What you will do
Could you copy out, word for word, the lines of data below from the one holding "宿迁药品回收加盟代理的新机遇与挑战" through the one holding "Colorful Phone Case", both ends included, leaving the pictures out?

Dataset extract
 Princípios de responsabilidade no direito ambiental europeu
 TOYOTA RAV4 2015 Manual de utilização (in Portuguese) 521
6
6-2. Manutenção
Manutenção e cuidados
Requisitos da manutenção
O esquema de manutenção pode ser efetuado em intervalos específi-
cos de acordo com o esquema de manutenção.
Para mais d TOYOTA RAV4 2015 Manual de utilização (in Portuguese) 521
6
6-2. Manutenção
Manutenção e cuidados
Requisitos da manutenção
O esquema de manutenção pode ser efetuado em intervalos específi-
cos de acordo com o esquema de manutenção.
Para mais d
==
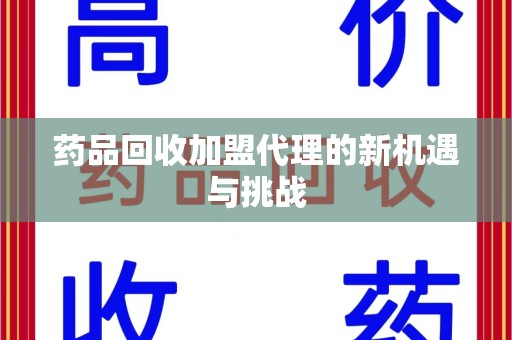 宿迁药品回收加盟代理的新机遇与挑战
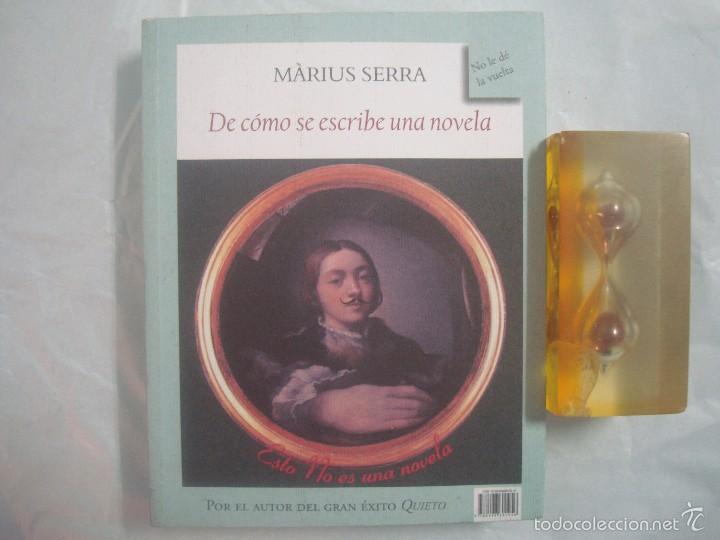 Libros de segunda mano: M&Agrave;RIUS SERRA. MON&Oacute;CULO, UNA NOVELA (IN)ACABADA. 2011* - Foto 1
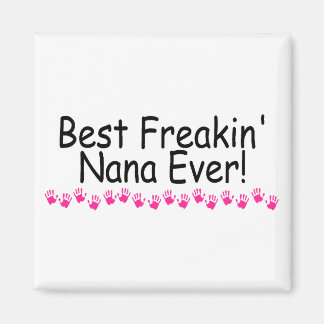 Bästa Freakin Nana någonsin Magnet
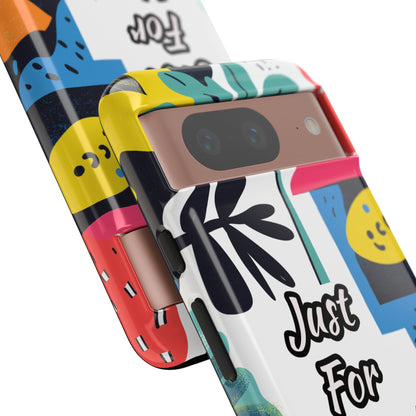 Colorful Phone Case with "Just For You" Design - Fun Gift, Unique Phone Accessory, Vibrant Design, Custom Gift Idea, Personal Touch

The answer
 宿迁药品回收加盟代理的新机遇与挑战
 Libros de segunda mano: M&Agrave;RIUS SERRA. MON&Oacute;CULO, UNA NOVELA (IN)ACABADA. 2011* - Foto 1
 Bästa Freakin Nana någonsin Magnet
 Colorful Phone Case with "Just For You" Design - Fun Gift, Unique Phone Accessory, Vibrant Design, Custom Gift Idea, Personal Touch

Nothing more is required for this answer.